Das Highlight – Angkor Wat – sparen wir uns bis zum Schluss auf. Man sagt, dieses großartigste Bauwerk der Khmer-Klassik vereinige indische und hinterindische Kultur und die Bauerfahrung von Jahrhunderten zu einem der schönsten Monumente der Welt.
Auf der Höhe seiner Macht ließ Suriyavarman II., einer der bedeutenden Könige der Khmer, das riesige Bauwerk von allen vier Seiten aus beginnen, so dass es, ein Wunderwerk der Planung, von unzähligen Arbeitern, Baumeistern und Bildhauern in weniger als 40 Jahren erbaut wurde und am Ende seines Lebens vollendet war.
Die Anlage bildet ein Rechteck, ist von Osten nach Westen 1500 Meter und von Norden nach Süden 1300 Meter lang. Von Westen her führt der einzige, 220 Meter lange Damm, der mit großen Sandsteinplatten abgedeckt ist, zum prächtigen Haupteingang. Von den Säulen und der Naga-Balustrade des Dammes blieben nur Reste.
Die Türme von Angkor Wat sind beschädigt, lassen aber ihre frühere Eleganz ahnen.
Der Angkor Wat hat eine Gesamthöhe von 65 Metern und erreicht damit etwa die Höhe der Kathedrale von Notre Dame in Paris, die zur gleichen Zeit errichtet wurde.

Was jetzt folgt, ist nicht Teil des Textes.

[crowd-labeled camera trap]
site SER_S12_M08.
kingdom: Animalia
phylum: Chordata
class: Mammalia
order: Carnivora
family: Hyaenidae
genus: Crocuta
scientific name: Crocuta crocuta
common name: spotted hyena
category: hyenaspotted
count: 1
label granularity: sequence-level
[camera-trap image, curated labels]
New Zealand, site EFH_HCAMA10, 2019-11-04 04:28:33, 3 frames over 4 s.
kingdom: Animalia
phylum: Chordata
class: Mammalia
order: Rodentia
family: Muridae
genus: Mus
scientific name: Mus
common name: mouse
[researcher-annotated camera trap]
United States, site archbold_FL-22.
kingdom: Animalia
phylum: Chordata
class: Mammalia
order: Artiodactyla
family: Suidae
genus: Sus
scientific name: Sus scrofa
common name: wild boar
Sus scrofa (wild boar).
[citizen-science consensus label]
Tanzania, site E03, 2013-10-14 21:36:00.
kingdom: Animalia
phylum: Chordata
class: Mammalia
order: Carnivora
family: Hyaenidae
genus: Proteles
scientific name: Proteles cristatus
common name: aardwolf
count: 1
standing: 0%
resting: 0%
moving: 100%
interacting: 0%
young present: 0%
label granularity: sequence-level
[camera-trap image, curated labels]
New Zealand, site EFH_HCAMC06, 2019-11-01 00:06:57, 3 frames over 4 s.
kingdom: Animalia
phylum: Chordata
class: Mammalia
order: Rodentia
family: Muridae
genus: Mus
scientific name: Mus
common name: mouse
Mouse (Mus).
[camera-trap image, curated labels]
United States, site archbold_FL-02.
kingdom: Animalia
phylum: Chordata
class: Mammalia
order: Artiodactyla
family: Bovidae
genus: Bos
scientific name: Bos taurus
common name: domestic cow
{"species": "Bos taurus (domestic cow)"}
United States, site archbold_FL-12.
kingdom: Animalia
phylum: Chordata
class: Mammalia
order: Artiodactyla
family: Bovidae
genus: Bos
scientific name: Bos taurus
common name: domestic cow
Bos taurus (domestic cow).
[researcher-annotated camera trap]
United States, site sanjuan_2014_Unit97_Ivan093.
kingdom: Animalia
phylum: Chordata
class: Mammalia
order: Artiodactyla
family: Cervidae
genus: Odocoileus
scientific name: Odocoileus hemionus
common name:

Neben der großartigen Architektur tragen etwa 600 Meter Reliefs zur Einmaligkeit des Angkors bei. Für eine Szene bedeutsame Personen oder Tiere werden hervorgehoben, indem sie größer dargestellt werden als unwichtige.
Zu Füßen des Betrachters liegt die riesige Anlage – vom tropischen Regenwald bedrängt, der nur durch den riesigen Wassergraben abgehalten scheint.
Mit vielen Eindrücken und völlig erledigt durch die Hitze und hohe Luftfeuchtigkeit beenden wir unseren Angkor-Besuch.